La méfiance absolument justifiée dont les travailleurs font preuve à l’égard du système ouest-allemand de cogestion (et des différents schémas de « participation », avancés un peu partout) ressort du même mobile. Ces tentatives veulent rattacher les travailleurs à « leur » entreprise, ce qui, dans un régime caractérisé par la concurrence, ne peut signifier que leur lutte les uns contre les autres. Aux considérations de rentabilité d’entreprise, les travailleurs d’avant-garde opposent celles de solidarité de classe.

Mais l’aspect le plus frappant de la vague de luttes actuelles, c’est la montée de revendications qui mettent en question l’autorité patronale, qui contestent le droit du patronat (et de la bourgeoisie dans son ensemble). Des ouvriers français qui occupent des usines lock-outées (Renault au Mans en 1969) ; des ouvriers belges qui occupent des usines jusqu’à ce que des licenciements décidés par le patron soient effacés (usine Armco-Pittsburgh à Liège) ; des ouvriers britanniques qui essayent d’empêcher le patron de transférer des machines dans d’autres villes (tentative d’occupation des usines General Electric-English Electric à Liverpool) ; des ouvriers italiens qui modifient de leur seule autorité la cadence de la chaîne (ouvriers de chez Pirelli à Milan) : ce ne sont là que quelques exemples de la tendance de plus en plus manifeste à contester le droit du capital à disposer des machines et des hommes.

Lorsque les travailleurs se trouvent confrontés avec des sociétés multinationales, et que ces décisions viennent de l’étranger, la réaction est d’autant plus vive, et l’autorité capitaliste parait d’autant plus inacceptable. On peut donc prédire avec assurance que les luttes ouvrières qui auront pour objectif le contrôle ouvrier — c’est-à-dire le droit de veto ouvrier — sur les investissements, sur les normes salariales, sur les licenciements ; l’ouverture des livres de compte et la suppression du secret bancaire, vont aller en augmentant.

Lors de la dernière dévaluation du franc, lorsque les profits réalisés par les spéculateurs ont fait l’objet d’un débat passionné à l’Assemblée nationale elle-même, le mouvement ouvrier français a d’ailleurs raté une excellente occasion pour déclencher une agitation d’ensemble en faveur du contrôle ouvrier et de la suppression du secret bancaire — et pour tenter de mobiliser les employés des banques pour effectuer quelques démonstrations exemplaires en la matière.

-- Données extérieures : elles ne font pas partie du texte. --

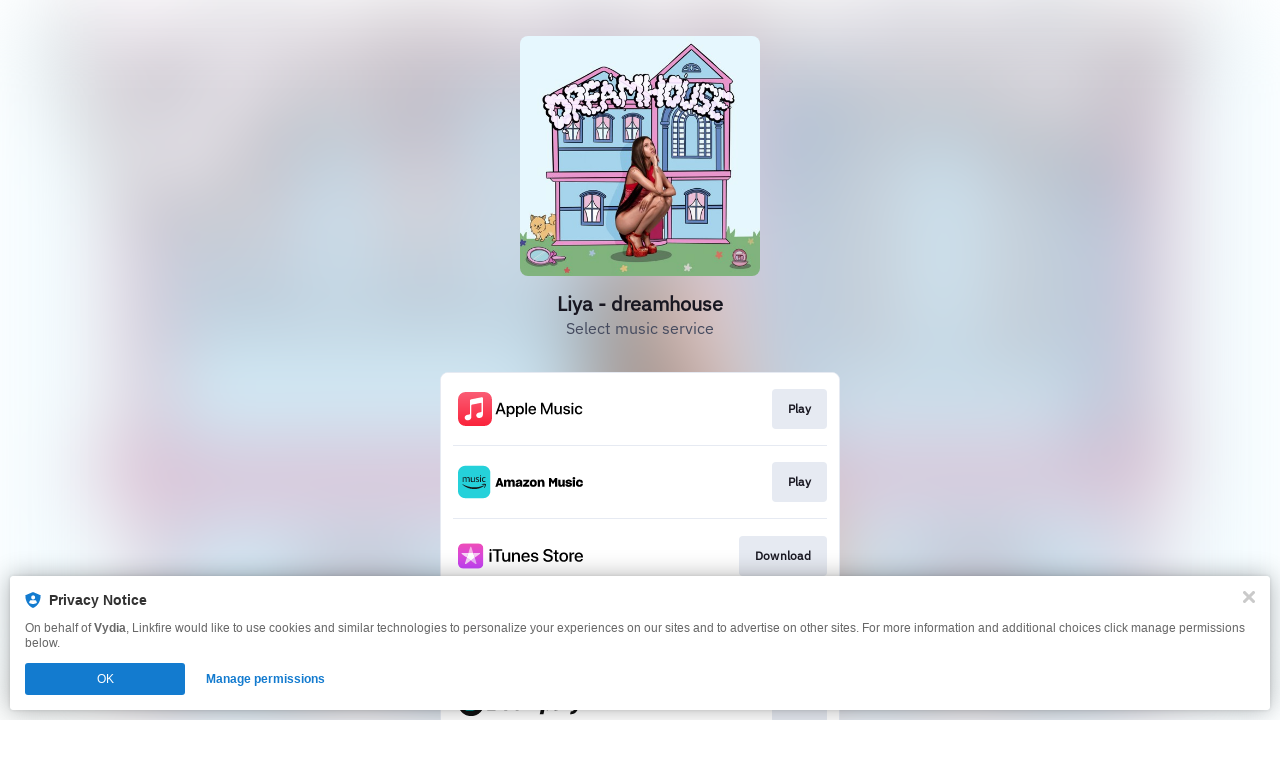

--- FILE ---
content_type: image/svg+xml
request_url: https://services.linkfire.com/logo_boomplaymusic_onlight.svg
body_size: 1345
content:
<?xml version="1.0" encoding="utf-8"?>
<!-- Generator: Adobe Illustrator 25.4.0, SVG Export Plug-In . SVG Version: 6.00 Build 0)  -->
<svg version="1.1" id="Layer_2" xmlns="http://www.w3.org/2000/svg" xmlns:xlink="http://www.w3.org/1999/xlink" x="0px" y="0px"
	 viewBox="0 0 125 40" style="enable-background:new 0 0 125 40;" xml:space="preserve">
<style type="text/css">
	.st0{fill:#111111;}
	.st1{fill:#00FFFF;}
	.st2{fill:none;}
</style>
<g>
	<circle class="st0" cx="13.1" cy="20" r="13.1"/>
	<path class="st1" d="M15.5,19.3c0,0,3.1-0.3,3.1-3.4c0-1.3-1-3.4-3.5-3.4h-4.6c-0.3,0-0.5,0.2-0.6,0.5l-0.3,1.2
		c0,0.1,0,0.2,0.1,0.2L14,15c0,0,0,0,0,0l0.1,0l0,0c0.7,0.1,1.3,0.7,1.3,1.5c0,0.8-0.7,1.6-1.5,1.6c-0.9,0-1.6-0.7-1.6-1.5
		c0-0.3,0.1-0.6,0.2-0.8l0,0l-3-0.4c-0.1,0-0.2,0-0.2,0.1l-1.1,4.9c0,0.1,0.1,0.2,0.2,0.2l5.1,0.7c0,0,0,0,0.1,0l0.1,0l0,0
		c0.9,0.2,1.6,1,1.5,2c-0.1,1-0.9,1.7-1.9,1.7c-1,0-1.8-0.9-1.8-1.9c0-0.4,0.2-0.8,0.4-1.1l0,0l-3.8-0.5c-0.1,0-0.2,0.1-0.2,0.2
		l-0.9,4c-0.2,0.9,0.5,1.7,1.4,1.7h6.8c2.2,0,4-1.8,4-4C19.3,21.3,17.6,19.3,15.5,19.3z"/>
	<path class="st0" d="M39.4,19.7c1.4-0.5,2.9-1.5,2.9-3.5c0-1.6-1.1-3.5-4.3-3.5h-5.4c-0.2,0-0.4,0.1-0.4,0.3l-3,13.8
		c-0.1,0.2,0.1,0.5,0.4,0.5h5.8c4.7,0,6.7-1.7,6.7-4.4C42.2,20.1,39.4,19.7,39.4,19.7z M36,24.4c-1,0-2.6,0-2.6,0l0.7-3.1
		c0.5,0,1.8,0,2.5,0c0.9,0,1.4,0.5,1.4,1.4C38,23.5,37.3,24.4,36,24.4z M37.1,18.5c-0.9,0-2,0-2.4,0l0.6-2.9c0,0,1.7,0,2.3,0
		c0.8,0,1.2,0.7,1.2,1.3C38.8,17.4,38.3,18.5,37.1,18.5z"/>
	<path class="st0" d="M53.4,18c-1.5-1.8-5.6-2.1-8.2,0.1c-2.6,2.2-2.8,5.8-1.2,7.8c1.2,1.6,5.4,2.1,8.1-0.1
		C54.6,23.6,55.1,19.9,53.4,18z M50.3,22.7c-0.6,1.2-1.8,1.8-2.7,1.4c-0.9-0.4-1.2-1.8-0.6-3c0.6-1.2,1.8-1.8,2.7-1.4
		C50.6,20.1,50.9,21.5,50.3,22.7z"/>
	<path class="st0" d="M64.8,18c-1.5-1.8-5.6-2.1-8.2,0.1c-2.6,2.2-2.8,5.8-1.2,7.8c1.2,1.6,5.4,2.1,8.1-0.1
		C66,23.6,66.4,19.9,64.8,18z M61.7,22.7c-0.6,1.2-1.8,1.8-2.7,1.4c-0.9-0.4-1.2-1.8-0.6-3c0.6-1.2,1.8-1.8,2.7-1.4
		C62,20.1,62.3,21.5,61.7,22.7z"/>
	<path class="st0" d="M81,16.5c-2.1,0-3.5,1.1-4.1,1.9c0,0,0.1-1.9-2.3-1.9c-2.4,0-3.7,1.3-4.2,1.9l0.4-1.8h-2.9
		c-0.3,0-0.5,0.2-0.5,0.4L65.2,27h3.7c0,0,1.1-5,1.2-5.7c0.2-0.7,0.7-1.5,1.7-1.5c0.7,0,1.1,0.7,0.9,1.5c-0.2,0.9-1.2,5.7-1.2,5.7
		h3.7c0,0,1.1-5.2,1.3-5.9s0.7-1.4,1.7-1.4c0.6,0,1.1,0.7,0.9,1.5C78.9,22,77.8,27,77.8,27h3.7c0,0,1.3-5.8,1.6-7.3
		C83.4,18.2,83.1,16.5,81,16.5z"/>
	<path class="st0" d="M99.3,23c0.2-1,2.3-10.4,2.3-10.4h-3.2c-0.3,0-0.5,0.2-0.6,0.5c-0.4,2-2.2,10-2.5,11.3c-0.3,1.5,0.2,3,2.4,3
		c1.8,0,2.7-0.6,2.7-0.6L101,24c0,0-0.4,0.3-1,0.3C99.5,24.3,99.1,24,99.3,23z"/>
	<path class="st0" d="M91.5,16.5c-2.3,0-3.7,2-3.7,2l0.4-1.9h-2.8c-0.3,0-0.5,0.2-0.6,0.5l-3,14.1h3.7l1.3-6.1c0,0,0.1,2.1,2.7,2.1
		c2.6,0,5.6-2.8,5.6-6.4C95.2,18.2,93.8,16.5,91.5,16.5z M88.9,24.2c-1.2,0-1.5-1.1-1.5-1.8c0-1.8,1.5-2.8,2.4-2.8
		c1.1,0,1.5,1.1,1.5,1.8C91.3,22.9,90,24.2,88.9,24.2z"/>
	<path class="st0" d="M112.7,23c0.2-0.9,1.3-5.9,1.3-5.9h-3l-0.3,1.2c0,0-1.1-1.9-3.4-1.9c-2.4,0-5.6,2.3-5.6,6.4
		c0,1.4,0.5,4.2,3.7,4.2c2.5,0,3.8-2,3.8-2s-0.3,1.7,1.6,1.7c1.1,0,1.8-0.4,1.8-0.4l0.6-2.8C113.2,23.8,112.5,23.9,112.7,23z
		 M107.2,24.2c-1,0-1.5-1-1.5-1.8c0-1.6,1.3-2.8,2.4-2.8c0.9,0,1.6,0.8,1.6,1.9C109.7,23.1,108.2,24.2,107.2,24.2z"/>
	<path class="st0" d="M121.6,16.5c0,0-1.7,4-3.1,6.6l-0.5-6.6h-3.4l1.4,10.3c0,0-0.9,1.6-2.9,1.6c-0.1,0-0.4,0-0.4,0l-0.6,2.8
		c0,0,0.7,0,1.1,0c2.5,0,4.4-1.2,5.6-3.1c1.2-1.8,6.4-11.6,6.4-11.6H121.6z"/>
</g>
<rect x="0" class="st2" width="125" height="40"/>
</svg>
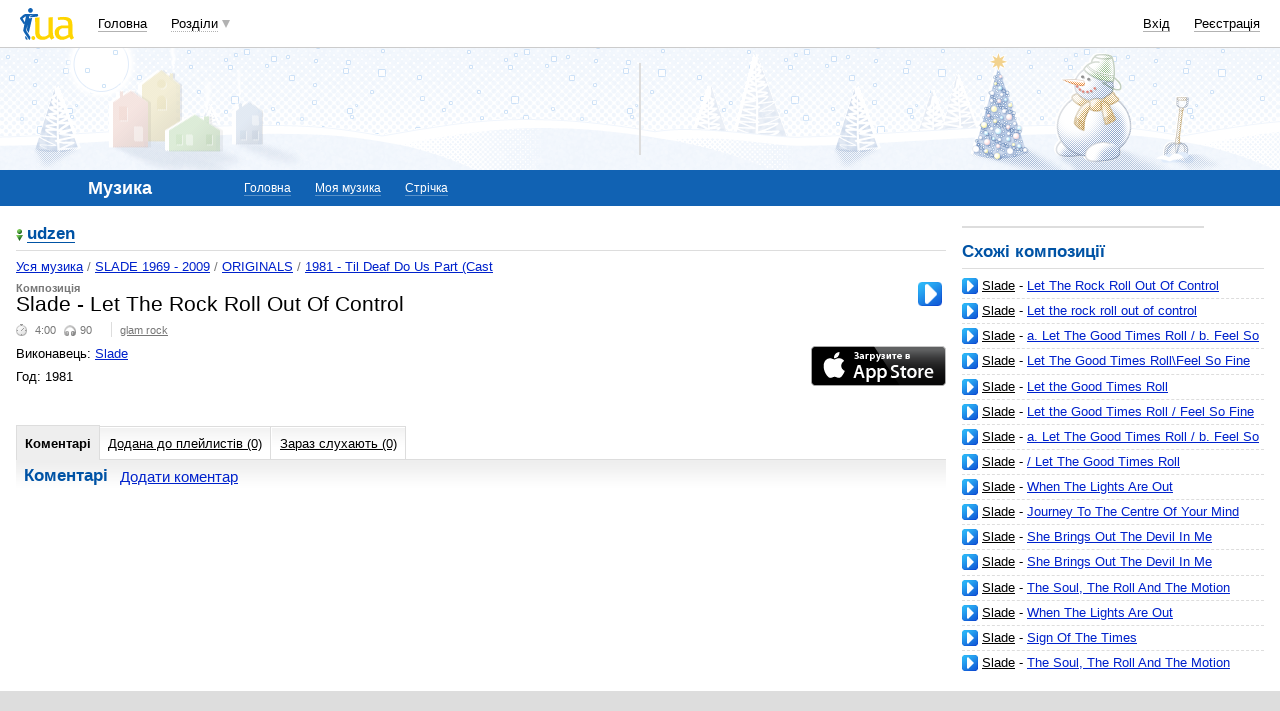

--- FILE ---
content_type: text/html; charset=utf-8
request_url: https://www.google.com/recaptcha/api2/aframe
body_size: 151
content:
<!DOCTYPE HTML><html><head><meta http-equiv="content-type" content="text/html; charset=UTF-8"></head><body><script nonce="27RDXCqbamhDsFQHMOynZw">/** Anti-fraud and anti-abuse applications only. See google.com/recaptcha */ try{var clients={'sodar':'https://pagead2.googlesyndication.com/pagead/sodar?'};window.addEventListener("message",function(a){try{if(a.source===window.parent){var b=JSON.parse(a.data);var c=clients[b['id']];if(c){var d=document.createElement('img');d.src=c+b['params']+'&rc='+(localStorage.getItem("rc::a")?sessionStorage.getItem("rc::b"):"");window.document.body.appendChild(d);sessionStorage.setItem("rc::e",parseInt(sessionStorage.getItem("rc::e")||0)+1);localStorage.setItem("rc::h",'1768969417666');}}}catch(b){}});window.parent.postMessage("_grecaptcha_ready", "*");}catch(b){}</script></body></html>

--- FILE ---
content_type: application/javascript; charset=utf-8
request_url: https://fundingchoicesmessages.google.com/f/AGSKWxUrbsKMsDpbvaSHJ6QkPGTtI8hEAFu2UGaA5QgI0C5lQmjbttPbhvxfS52a_crvb0EEEYElagsVSBqDuyZaTgTpCMxfQvEZIHRjpGB1DmWPR8bLDTVXt_yX4iChWhVoOFGliIHaKlwE5CHB8-OxT4iwD2oED4XsSRCu4H5aazVfLaQ3N5TcYlU6jyZa/_/adv_banner_/alternet.ad?/banner_468.-panel_ad_-adswizz-
body_size: -1289
content:
window['d4b561db-7199-4243-a485-e79d25d177cd'] = true;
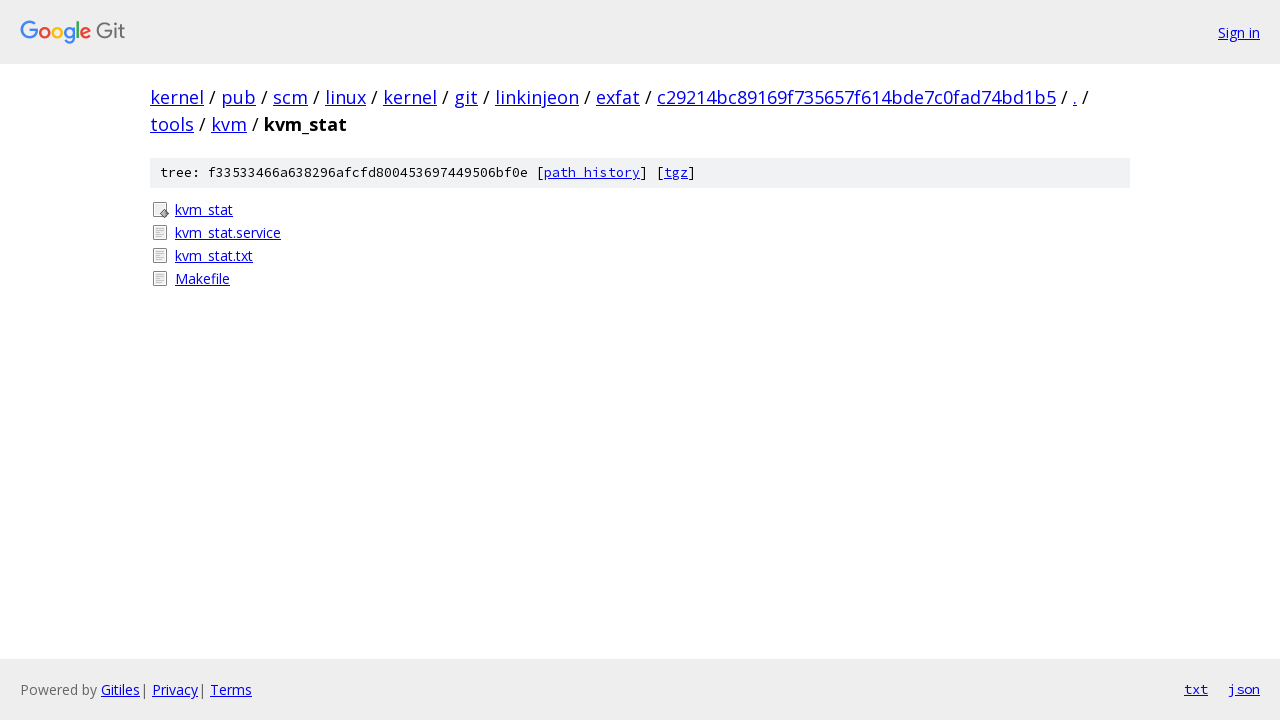

--- FILE ---
content_type: text/html; charset=utf-8
request_url: https://kernel.googlesource.com/pub/scm/linux/kernel/git/linkinjeon/exfat/+/c29214bc89169f735657f614bde7c0fad74bd1b5/tools/kvm/kvm_stat
body_size: 836
content:
<!DOCTYPE html><html lang="en"><head><meta charset="utf-8"><meta name="viewport" content="width=device-width, initial-scale=1"><title>tools/kvm/kvm_stat - pub/scm/linux/kernel/git/linkinjeon/exfat - Git at Google</title><link rel="stylesheet" type="text/css" href="/+static/base.css"><!-- default customHeadTagPart --></head><body class="Site"><header class="Site-header"><div class="Header"><a class="Header-image" href="/"><img src="//www.gstatic.com/images/branding/lockups/2x/lockup_git_color_108x24dp.png" width="108" height="24" alt="Google Git"></a><div class="Header-menu"> <a class="Header-menuItem" href="https://accounts.google.com/AccountChooser?faa=1&amp;continue=https://kernel.googlesource.com/login/pub/scm/linux/kernel/git/linkinjeon/exfat/%2B/c29214bc89169f735657f614bde7c0fad74bd1b5/tools/kvm/kvm_stat">Sign in</a> </div></div></header><div class="Site-content"><div class="Container "><div class="Breadcrumbs"><a class="Breadcrumbs-crumb" href="/?format=HTML">kernel</a> / <a class="Breadcrumbs-crumb" href="/pub/">pub</a> / <a class="Breadcrumbs-crumb" href="/pub/scm/">scm</a> / <a class="Breadcrumbs-crumb" href="/pub/scm/linux/">linux</a> / <a class="Breadcrumbs-crumb" href="/pub/scm/linux/kernel/">kernel</a> / <a class="Breadcrumbs-crumb" href="/pub/scm/linux/kernel/git/">git</a> / <a class="Breadcrumbs-crumb" href="/pub/scm/linux/kernel/git/linkinjeon/">linkinjeon</a> / <a class="Breadcrumbs-crumb" href="/pub/scm/linux/kernel/git/linkinjeon/exfat/">exfat</a> / <a class="Breadcrumbs-crumb" href="/pub/scm/linux/kernel/git/linkinjeon/exfat/+/c29214bc89169f735657f614bde7c0fad74bd1b5">c29214bc89169f735657f614bde7c0fad74bd1b5</a> / <a class="Breadcrumbs-crumb" href="/pub/scm/linux/kernel/git/linkinjeon/exfat/+/c29214bc89169f735657f614bde7c0fad74bd1b5/">.</a> / <a class="Breadcrumbs-crumb" href="/pub/scm/linux/kernel/git/linkinjeon/exfat/+/c29214bc89169f735657f614bde7c0fad74bd1b5/tools">tools</a> / <a class="Breadcrumbs-crumb" href="/pub/scm/linux/kernel/git/linkinjeon/exfat/+/c29214bc89169f735657f614bde7c0fad74bd1b5/tools/kvm?autodive=0">kvm</a> / <span class="Breadcrumbs-crumb">kvm_stat</span></div><div class="TreeDetail"><div class="u-sha1 u-monospace TreeDetail-sha1">tree: f33533466a638296afcfd800453697449506bf0e [<a href="/pub/scm/linux/kernel/git/linkinjeon/exfat/+log/c29214bc89169f735657f614bde7c0fad74bd1b5/tools/kvm/kvm_stat">path history</a>] <span>[<a href="/pub/scm/linux/kernel/git/linkinjeon/exfat/+archive/c29214bc89169f735657f614bde7c0fad74bd1b5/tools/kvm/kvm_stat.tar.gz">tgz</a>]</span></div><ol class="FileList"><li class="FileList-item FileList-item--executableFile" title="Executable file - kvm_stat"><a class="FileList-itemLink" href="/pub/scm/linux/kernel/git/linkinjeon/exfat/+/c29214bc89169f735657f614bde7c0fad74bd1b5/tools/kvm/kvm_stat/kvm_stat">kvm_stat</a></li><li class="FileList-item FileList-item--regularFile" title="Regular file - kvm_stat.service"><a class="FileList-itemLink" href="/pub/scm/linux/kernel/git/linkinjeon/exfat/+/c29214bc89169f735657f614bde7c0fad74bd1b5/tools/kvm/kvm_stat/kvm_stat.service">kvm_stat.service</a></li><li class="FileList-item FileList-item--regularFile" title="Regular file - kvm_stat.txt"><a class="FileList-itemLink" href="/pub/scm/linux/kernel/git/linkinjeon/exfat/+/c29214bc89169f735657f614bde7c0fad74bd1b5/tools/kvm/kvm_stat/kvm_stat.txt">kvm_stat.txt</a></li><li class="FileList-item FileList-item--regularFile" title="Regular file - Makefile"><a class="FileList-itemLink" href="/pub/scm/linux/kernel/git/linkinjeon/exfat/+/c29214bc89169f735657f614bde7c0fad74bd1b5/tools/kvm/kvm_stat/Makefile">Makefile</a></li></ol></div></div> <!-- Container --></div> <!-- Site-content --><footer class="Site-footer"><div class="Footer"><span class="Footer-poweredBy">Powered by <a href="https://gerrit.googlesource.com/gitiles/">Gitiles</a>| <a href="https://policies.google.com/privacy">Privacy</a>| <a href="https://policies.google.com/terms">Terms</a></span><span class="Footer-formats"><a class="u-monospace Footer-formatsItem" href="?format=TEXT">txt</a> <a class="u-monospace Footer-formatsItem" href="?format=JSON">json</a></span></div></footer></body></html>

Ainsi, des revendications nées des particularités du néo-capitalisme — on pourrait y joindre des luttes pour des transports publics gratuits de qualité ; pour la médecine de qualité gratuite pour tous, etc. — visent à saper les rapports de production capitalistes eux-mêmes et à nous rapprocher de luttes de masse qui réaliseront enfin ce que le mouvement ouvrier n’a jamais encore atteint dans le passé : la fusion, dans de vastes mouvements de grèves, des revendications immédiates et des revendications transitoires qui remettent en question l’existence du régime capitaliste.